*** Excerpted data ***
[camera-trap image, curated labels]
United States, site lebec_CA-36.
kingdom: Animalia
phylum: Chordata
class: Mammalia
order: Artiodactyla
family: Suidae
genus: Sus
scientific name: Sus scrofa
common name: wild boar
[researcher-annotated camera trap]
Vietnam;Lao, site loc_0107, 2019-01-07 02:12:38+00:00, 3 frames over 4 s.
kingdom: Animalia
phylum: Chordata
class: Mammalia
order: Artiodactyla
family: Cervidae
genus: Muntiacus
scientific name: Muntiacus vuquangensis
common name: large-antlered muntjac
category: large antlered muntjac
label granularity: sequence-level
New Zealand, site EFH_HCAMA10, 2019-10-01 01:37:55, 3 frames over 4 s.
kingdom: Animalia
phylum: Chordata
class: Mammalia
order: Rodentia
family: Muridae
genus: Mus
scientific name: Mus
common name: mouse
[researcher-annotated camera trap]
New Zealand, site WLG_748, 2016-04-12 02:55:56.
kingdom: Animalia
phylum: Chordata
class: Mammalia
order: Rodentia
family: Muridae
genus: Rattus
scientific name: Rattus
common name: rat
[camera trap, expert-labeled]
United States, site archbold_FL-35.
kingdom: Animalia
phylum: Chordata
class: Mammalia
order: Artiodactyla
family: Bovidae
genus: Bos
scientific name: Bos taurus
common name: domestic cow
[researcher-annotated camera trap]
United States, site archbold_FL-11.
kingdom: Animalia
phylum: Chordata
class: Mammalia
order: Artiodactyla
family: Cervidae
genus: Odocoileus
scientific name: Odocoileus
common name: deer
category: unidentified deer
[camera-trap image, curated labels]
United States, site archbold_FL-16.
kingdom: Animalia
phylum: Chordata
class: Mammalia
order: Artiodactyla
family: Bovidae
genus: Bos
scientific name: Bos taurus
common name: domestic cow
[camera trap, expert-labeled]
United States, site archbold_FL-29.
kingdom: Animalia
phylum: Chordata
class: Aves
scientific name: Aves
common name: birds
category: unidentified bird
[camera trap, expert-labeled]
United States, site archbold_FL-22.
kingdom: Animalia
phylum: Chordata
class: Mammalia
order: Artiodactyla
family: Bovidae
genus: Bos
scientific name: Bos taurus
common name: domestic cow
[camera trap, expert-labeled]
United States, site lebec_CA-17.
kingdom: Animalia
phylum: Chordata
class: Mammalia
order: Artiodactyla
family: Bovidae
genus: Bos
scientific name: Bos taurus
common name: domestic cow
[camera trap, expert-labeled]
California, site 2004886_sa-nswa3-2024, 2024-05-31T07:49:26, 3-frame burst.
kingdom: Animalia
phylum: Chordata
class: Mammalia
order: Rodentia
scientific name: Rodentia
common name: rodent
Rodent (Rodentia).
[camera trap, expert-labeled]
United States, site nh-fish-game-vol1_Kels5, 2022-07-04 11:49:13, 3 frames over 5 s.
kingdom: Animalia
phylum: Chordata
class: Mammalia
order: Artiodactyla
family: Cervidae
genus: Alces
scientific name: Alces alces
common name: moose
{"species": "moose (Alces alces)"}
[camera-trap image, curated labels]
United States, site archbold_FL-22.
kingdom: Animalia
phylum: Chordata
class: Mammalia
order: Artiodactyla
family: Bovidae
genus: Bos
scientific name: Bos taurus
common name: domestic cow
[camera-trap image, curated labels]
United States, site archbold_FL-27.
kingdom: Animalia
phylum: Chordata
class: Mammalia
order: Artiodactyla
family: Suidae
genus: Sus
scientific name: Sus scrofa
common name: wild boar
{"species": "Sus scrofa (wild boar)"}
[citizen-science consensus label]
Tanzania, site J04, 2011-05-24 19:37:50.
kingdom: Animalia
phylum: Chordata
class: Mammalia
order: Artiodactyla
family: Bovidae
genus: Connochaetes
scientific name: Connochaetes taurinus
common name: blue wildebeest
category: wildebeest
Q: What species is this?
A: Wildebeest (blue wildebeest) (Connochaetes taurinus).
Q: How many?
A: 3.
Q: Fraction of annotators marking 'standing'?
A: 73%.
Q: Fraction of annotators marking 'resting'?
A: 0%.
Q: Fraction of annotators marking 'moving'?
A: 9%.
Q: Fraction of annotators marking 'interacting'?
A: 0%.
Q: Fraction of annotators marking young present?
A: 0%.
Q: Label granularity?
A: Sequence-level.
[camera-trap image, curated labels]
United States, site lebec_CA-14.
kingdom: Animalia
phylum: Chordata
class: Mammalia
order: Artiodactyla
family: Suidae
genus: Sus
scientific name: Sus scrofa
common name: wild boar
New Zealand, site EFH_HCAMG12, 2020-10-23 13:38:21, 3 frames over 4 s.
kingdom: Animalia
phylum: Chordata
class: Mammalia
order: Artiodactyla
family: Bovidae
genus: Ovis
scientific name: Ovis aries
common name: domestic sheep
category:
*** End of Excerpted data ***
### [Your objective]
From the first line to the last, reproduce the material word for word.

### [Solution below]
[camera-trap image, curated labels]
United States, site lebec_CA-36.
kingdom: Animalia
phylum: Chordata
class: Mammalia
order: Artiodactyla
family: Suidae
genus: Sus
scientific name: Sus scrofa
common name: wild boar
[researcher-annotated camera trap]
Vietnam;Lao, site loc_0107, 2019-01-07 02:12:38+00:00, 3 frames over 4 s.
kingdom: Animalia
phylum: Chordata
class: Mammalia
order: Artiodactyla
family: Cervidae
genus: Muntiacus
scientific name: Muntiacus vuquangensis
common name: large-antlered muntjac
category: large antlered muntjac
label granularity: sequence-level
New Zealand, site EFH_HCAMA10, 2019-10-01 01:37:55, 3 frames over 4 s.
kingdom: Animalia
phylum: Chordata
class: Mammalia
order: Rodentia
family: Muridae
genus: Mus
scientific name: Mus
common name: mouse
[researcher-annotated camera trap]
New Zealand, site WLG_748, 2016-04-12 02:55:56.
kingdom: Animalia
phylum: Chordata
class: Mammalia
order: Rodentia
family: Muridae
genus: Rattus
scientific name: Rattus
common name: rat
[camera trap, expert-labeled]
United States, site archbold_FL-35.
kingdom: Animalia
phylum: Chordata
class: Mammalia
order: Artiodactyla
family: Bovidae
genus: Bos
scientific name: Bos taurus
common name: domestic cow
[researcher-annotated camera trap]
United States, site archbold_FL-11.
kingdom: Animalia
phylum: Chordata
class: Mammalia
order: Artiodactyla
family: Cervidae
genus: Odocoileus
scientific name: Odocoileus
common name: deer
category: unidentified deer
[camera-trap image, curated labels]
United States, site archbold_FL-16.
kingdom: Animalia
phylum: Chordata
class: Mammalia
order: Artiodactyla
family: Bovidae
genus: Bos
scientific name: Bos taurus
common name: domestic cow
[camera trap, expert-labeled]
United States, site archbold_FL-29.
kingdom: Animalia
phylum: Chordata
class: Aves
scientific name: Aves
common name: birds
category: unidentified bird
[camera trap, expert-labeled]
United States, site archbold_FL-22.
kingdom: Animalia
phylum: Chordata
class: Mammalia
order: Artiodactyla
family: Bovidae
genus: Bos
scientific name: Bos taurus
common name: domestic cow
[camera trap, expert-labeled]
United States, site lebec_CA-17.
kingdom: Animalia
phylum: Chordata
class: Mammalia
order: Artiodactyla
family: Bovidae
genus: Bos
scientific name: Bos taurus
common name: domestic cow
[camera trap, expert-labeled]
California, site 2004886_sa-nswa3-2024, 2024-05-31T07:49:26, 3-frame burst.
kingdom: Animalia
phylum: Chordata
class: Mammalia
order: Rodentia
scientific name: Rodentia
common name: rodent
Rodent (Rodentia).
[camera trap, expert-labeled]
United States, site nh-fish-game-vol1_Kels5, 2022-07-04 11:49:13, 3 frames over 5 s.
kingdom: Animalia
phylum: Chordata
class: Mammalia
order: Artiodactyla
family: Cervidae
genus: Alces
scientific name: Alces alces
common name: moose
{"species": "moose (Alces alces)"}
[camera-trap image, curated labels]
United States, site archbold_FL-22.
kingdom: Animalia
phylum: Chordata
class: Mammalia
order: Artiodactyla
family: Bovidae
genus: Bos
scientific name: Bos taurus
common name: domestic cow
[camera-trap image, curated labels]
United States, site archbold_FL-27.
kingdom: Animalia
phylum: Chordata
class: Mammalia
order: Artiodactyla
family: Suidae
genus: Sus
scientific name: Sus scrofa
common name: wild boar
{"species": "Sus scrofa (wild boar)"}
[citizen-science consensus label]
Tanzania, site J04, 2011-05-24 19:37:50.
kingdom: Animalia
phylum: Chordata
class: Mammalia
order: Artiodactyla
family: Bovidae
genus: Connochaetes
scientific name: Connochaetes taurinus
common name: blue wildebeest
category: wildebeest
Q: What species is this?
A: Wildebeest (blue wildebeest) (Connochaetes taurinus).
Q: How many?
A: 3.
Q: Fraction of annotators marking 'standing'?
A: 73%.
Q: Fraction of annotators marking 'resting'?
A: 0%.
Q: Fraction of annotators marking 'moving'?
A: 9%.
Q: Fraction of annotators marking 'interacting'?
A: 0%.
Q: Fraction of annotators marking young present?
A: 0%.
Q: Label granularity?
A: Sequence-level.
[camera-trap image, curated labels]
United States, site lebec_CA-14.
kingdom: Animalia
phylum: Chordata
class: Mammalia
order: Artiodactyla
family: Suidae
genus: Sus
scientific name: Sus scrofa
common name: wild boar
New Zealand, site EFH_HCAMG12, 2020-10-23 13:38:21, 3 frames over 4 s.
kingdom: Animalia
phylum: Chordata
class: Mammalia
order: Artiodactyla
family: Bovidae
genus: Ovis
scientific name: Ovis aries
common name: domestic sheep
category:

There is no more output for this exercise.